SMH slides as higher yields and oil-linked inflation fears hit chip valuations
VanEck Semiconductor ETF (SMH) is lower as semiconductors trade like high-duration growth stocks and are being repriced against higher Treasury yields and sticky inflation concerns tied to elevated oil prices. With SMH heavily concentrated in Nvidia, TSMC, and Broadcom, any broad chip-sector risk-off move quickly pulls the ETF down.
1. What SMH is and why it moves fast
VanEck Semiconductor ETF (SMH) is designed to track the MVIS US Listed Semiconductor 25 Index, giving investors concentrated exposure to major chip designers, manufacturers, and equipment makers. The fund is top-heavy, with Nvidia and Taiwan Semiconductor Manufacturing as the two largest positions and Broadcom also a major weight, so day-to-day SMH performance is often driven by the direction of a handful of mega-cap semiconductor leaders rather than the broader market.
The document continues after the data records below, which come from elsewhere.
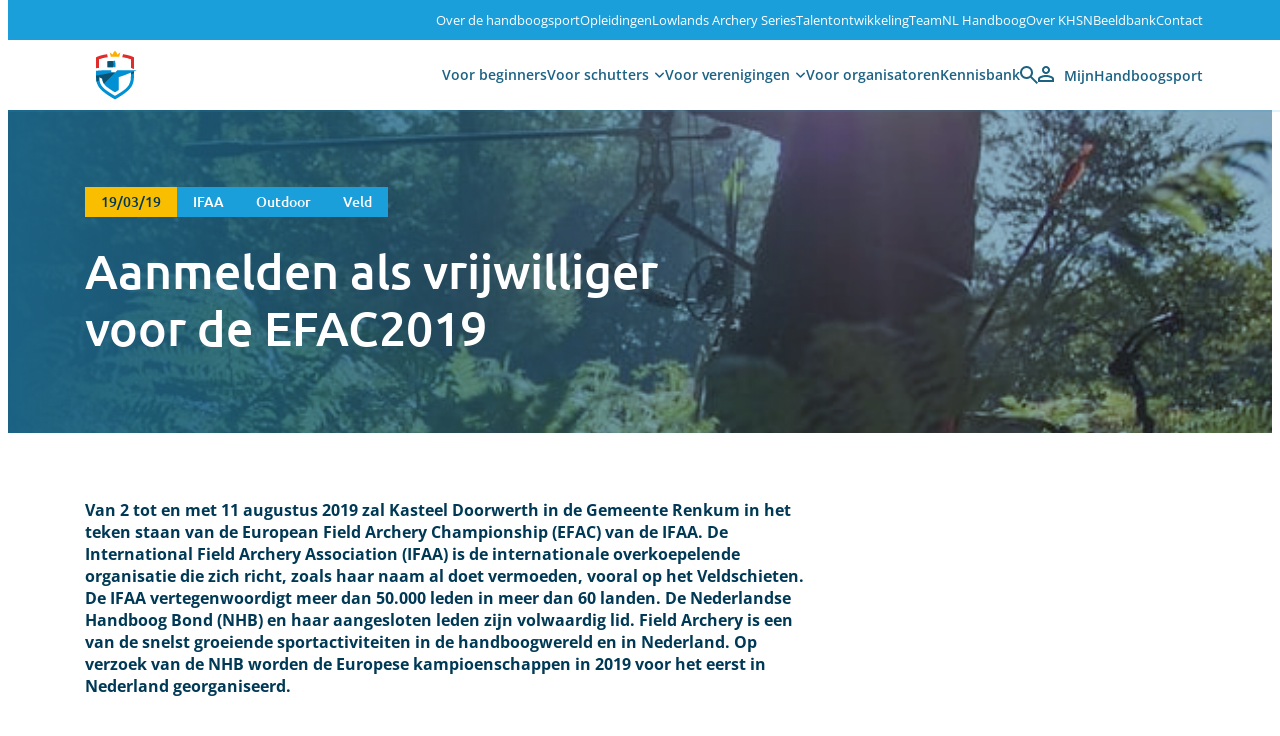

--- FILE ---
content_type: text/javascript
request_url: https://www.handboogsport.nl/wp-content/cache/min/1/wp-content/themes/juist/build/blocks/newsletter/src/view.js?ver=1768220550
body_size: 203
content:
(()=>{"use strict";var t={n:e=>{var r=e&&e.__esModule?()=>e.default:()=>e;return t.d(r,{a:r}),r},d:(e,r)=>{for(var n in r)t.o(r,n)&&!t.o(e,n)&&Object.defineProperty(e,n,{enumerable:!0,get:r[n]})},o:(t,e)=>Object.prototype.hasOwnProperty.call(t,e)};const e=window.jQuery;var r=t.n(e);function n(){r()('input[type="submit"]').each((function(){var t=r()(this),e=r()("<button/>",{type:"submit",id:t.attr("id"),class:t.attr("class"),value:t.attr("value"),html:t.attr("value")});t.replaceWith(e)}))}r()(document).ready((function(){n()})),r()(document).on("gform_post_render",(function(){n()}))})()

--- FILE ---
content_type: image/svg+xml
request_url: https://www.handboogsport.nl/wp-content/themes/juist/images/icons/arrow-back.svg
body_size: 160
content:
<?xml version="1.0" encoding="UTF-8"?>
<svg id="Laag_1" data-name="Laag 1" xmlns="http://www.w3.org/2000/svg" version="1.1" viewBox="0 0 21.5 21.5">
  <defs>
    <style>
      .cls-1 {
        fill: #1a9fdb;
        stroke-width: 0px;
      }
    </style>
  </defs>
  <g id="Group_642" data-name="Group 642">
    <g id="Group_20" data-name="Group 20">
      <path id="arrow_back_FILL0_wght400_GRAD0_opsz24" data-name="arrow back FILL0 wght400 GRAD0 opsz24" class="cls-1" d="M5.1,12.1l7.5,7.5-1.9,1.9L0,10.8,10.8,0l1.9,1.9-7.5,7.5h16.4v2.7H5.1Z"/>
    </g>
  </g>
</svg>

--- FILE ---
content_type: image/svg+xml
request_url: https://www.handboogsport.nl/wp-content/themes/juist/images/icons/search.svg
body_size: 193
content:
<svg xmlns="http://www.w3.org/2000/svg" width="18" height="18" viewBox="0 0 18 18">
  <path id="search_FILL0_wght400_GRAD0_opsz24_2" data-name="search_FILL0_wght400_GRAD0_opsz24 2" d="M136.6-822l-6.3-6.3a5.96,5.96,0,0,1-1.725.95,6.1,6.1,0,0,1-2.075.35,6.275,6.275,0,0,1-4.613-1.888A6.275,6.275,0,0,1,120-833.5a6.275,6.275,0,0,1,1.887-4.612A6.274,6.274,0,0,1,126.5-840a6.274,6.274,0,0,1,4.613,1.888A6.275,6.275,0,0,1,133-833.5a6.1,6.1,0,0,1-.35,2.075,5.959,5.959,0,0,1-.95,1.725l6.3,6.3Zm-10.1-7a4.34,4.34,0,0,0,3.188-1.312A4.34,4.34,0,0,0,131-833.5a4.34,4.34,0,0,0-1.313-3.187A4.34,4.34,0,0,0,126.5-838a4.34,4.34,0,0,0-3.187,1.313A4.34,4.34,0,0,0,122-833.5a4.34,4.34,0,0,0,1.313,3.188A4.34,4.34,0,0,0,126.5-829Z" transform="translate(-120 840)" fill="#1c6284"/>
</svg>


--- FILE ---
content_type: image/svg+xml
request_url: https://www.handboogsport.nl/wp-content/themes/juist/images/icons/user.svg
body_size: 301
content:
<svg xmlns="http://www.w3.org/2000/svg" width="16" height="16" viewBox="0 0 16 16">
  <path id="person_FILL0_wght400_GRAD0_opsz24" d="M168-792a3.852,3.852,0,0,1-2.825-1.175A3.852,3.852,0,0,1,164-796a3.852,3.852,0,0,1,1.175-2.825A3.852,3.852,0,0,1,168-800a3.852,3.852,0,0,1,2.825,1.175A3.852,3.852,0,0,1,172-796a3.852,3.852,0,0,1-1.175,2.825A3.852,3.852,0,0,1,168-792Zm-8,8v-2.8a2.929,2.929,0,0,1,.438-1.562,2.916,2.916,0,0,1,1.162-1.088,14.845,14.845,0,0,1,3.15-1.162A13.757,13.757,0,0,1,168-791a13.757,13.757,0,0,1,3.25.388,14.844,14.844,0,0,1,3.15,1.162,2.916,2.916,0,0,1,1.163,1.088A2.929,2.929,0,0,1,176-786.8v2.8Zm2-2h12v-.8a.94.94,0,0,0-.137-.5.973.973,0,0,0-.363-.35,13.037,13.037,0,0,0-2.725-1.013A11.6,11.6,0,0,0,168-789a11.6,11.6,0,0,0-2.775.337,13.037,13.037,0,0,0-2.725,1.013.973.973,0,0,0-.363.35.94.94,0,0,0-.137.5Zm6-8a1.926,1.926,0,0,0,1.412-.588A1.926,1.926,0,0,0,170-796a1.926,1.926,0,0,0-.588-1.413A1.926,1.926,0,0,0,168-798a1.926,1.926,0,0,0-1.413.587A1.926,1.926,0,0,0,166-796a1.926,1.926,0,0,0,.587,1.412A1.926,1.926,0,0,0,168-794ZM168-796ZM168-786Z" transform="translate(-160 800)" fill="#1c6284"/>
</svg>


--- FILE ---
content_type: image/svg+xml
request_url: https://www.handboogsport.nl/wp-content/themes/juist/images/icons/menu-bars.svg
body_size: 62
content:
<?xml version="1.0" encoding="UTF-8"?>
<svg id="Laag_1" data-name="Laag 1" xmlns="http://www.w3.org/2000/svg" version="1.1" viewBox="0 0 20 16">
  <defs>
    <style>
      .cls-1 {
        fill: #1c6284;
        stroke-width: 0px;
      }
    </style>
  </defs>
  <rect class="cls-1" y="1.5" width="20" height="2.2"/>
  <rect class="cls-1" y="12.3" width="20" height="2.2"/>
  <rect class="cls-1" y="6.9" width="20" height="2.2"/>
</svg>

--- FILE ---
content_type: image/svg+xml
request_url: https://www.handboogsport.nl/wp-content/themes/juist/images/icons/close.svg
body_size: 71
content:
<svg xmlns="http://www.w3.org/2000/svg" width="16.959" height="16.959" viewBox="0 0 16.959 16.959">
  <path id="close_FILL0_wght400_GRAD0_opsz24" d="M201.7-743.041l-1.7-1.7,6.784-6.784L200-758.3l1.7-1.7,6.784,6.784L215.263-760l1.7,1.7-6.784,6.784,6.784,6.784-1.7,1.7-6.784-6.784Z" transform="translate(-200 760)" fill="#fff"/>
</svg>


--- FILE ---
content_type: image/svg+xml
request_url: https://www.handboogsport.nl/wp-content/themes/juist/images/logo-shape-red.svg
body_size: 123
content:
<?xml version="1.0" encoding="UTF-8"?>
<svg id="Laag_1" data-name="Laag 1" xmlns="http://www.w3.org/2000/svg" version="1.1" viewBox="0 0 281.6 485">
  <defs>
    <style>
      .cls-1 {
        fill: #fc554c;
        stroke-width: 0px;
      }
    </style>
  </defs>
  <path class="cls-1" d="M222.6,232h0V0h-62.5c1.8.7,3.5,1.3,5.1,2v230h0v93.3c0,67-11.8,117.1-36.6,159.8h65.2c21.6-46.9,28.7-97.7,28.7-159.8v-93.3Z"/>
</svg>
2. The clearest driver today: rates/valuation pressure on semis
Today’s decline looks most consistent with a macro-led de-risking in growth/semiconductors tied to higher yields and “higher-for-longer” rate expectations. When Treasury yields rise, the discount rate applied to future earnings increases, which tends to compress valuation multiples most for high-growth areas like AI and semiconductors; that dynamic often shows up as outsized moves in chip ETFs versus the broader market.
3. Secondary forces: energy-driven inflation worries and geopolitics
Elevated oil prices have been feeding inflation anxiety and keeping pressure on rate-cut timing, which can spill into semiconductors via valuation compression and risk-off positioning. Separately, US-China tech friction remains an overhang for the group (especially anything tied to AI accelerators and data-center supply chains), meaning negative headlines on export controls or China regulatory actions can amplify volatility even when there isn’t a single definitive catalyst.